Prove the diff Bianchi identity $d^\nabla R^\nabla=0$ using that $(d^\nabla\circ d^\nabla)\circ d^\nabla = d^\nabla\circ (d^\nabla\circ d^\nabla)$

Question

I found on page 25 of Arthur Besse’s “Einstein Manifolds” that the differential Bianchi identity

$$d^\nabla R^\nabla=0$$

follows from the alternate definition of the Riemann curvature tensor as the second covariant exterior derivative

$$R_{X,Y}^\nabla s = -d^\nabla(d^\nabla s) (X,Y)$$

and the fact that $(d^\nabla\circ d^\nabla)\circ d^\nabla = d^\nabla\circ (d^\nabla\circ d^\nabla)$. However, the proof of the differential Bianchi identity that I know is the one given by Robert Wald on pp. 39 and 40 of his book “General Relativity” and is more involved (in particular, it invokes the algebraic Bianchi identity). How do I see that $d^\nabla R^\nabla=0$ only from $(d^\nabla\circ d^\nabla)\circ d^\nabla = d^\nabla\circ (d^\nabla\circ d^\nabla)$?

Answer 1

I don't know a lot about Riemannian geometry, I only work on complex manifolds but I believe the idea is the same. A connection is a linear map $d^\nabla : \Omega^k(X,E) \rightarrow \Omega^{k + 1}(X,E)$ that verifies a Leibnitz relation. Here, $E$ is a vector bundle (maybe the tangant bundle in your case ?).

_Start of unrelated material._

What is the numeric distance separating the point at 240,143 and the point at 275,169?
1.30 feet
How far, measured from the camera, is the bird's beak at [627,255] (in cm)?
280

Then, we can prove that $d^\nabla \circ d^\nabla : \Omega^0(X,E) \rightarrow \Omega^2(X,E)$ is $\Omega^0(X,\mathbb{C})$-linear thus there is a unique $R^\nabla \in \Omega^2(X,\mathrm{End}(E))$ such that $d^\nabla(d^\nabla s) = R^\nabla s$ for all section $s$. This is the curvature.

Therefore, by the Leibnitz relation, for all smooth section $s$, $$ d^\nabla(d^\nabla(d^\nabla s)) = d^\nabla(R^\nabla s) = (d^\nabla R^\nabla)s + R^\nabla d^\nabla s = (d^\nabla R^\nabla)s + d^\nabla(d^\nabla(d^\nabla s)). $$ It is true for all $s$ hence $d^\nabla R^\nabla = 0$.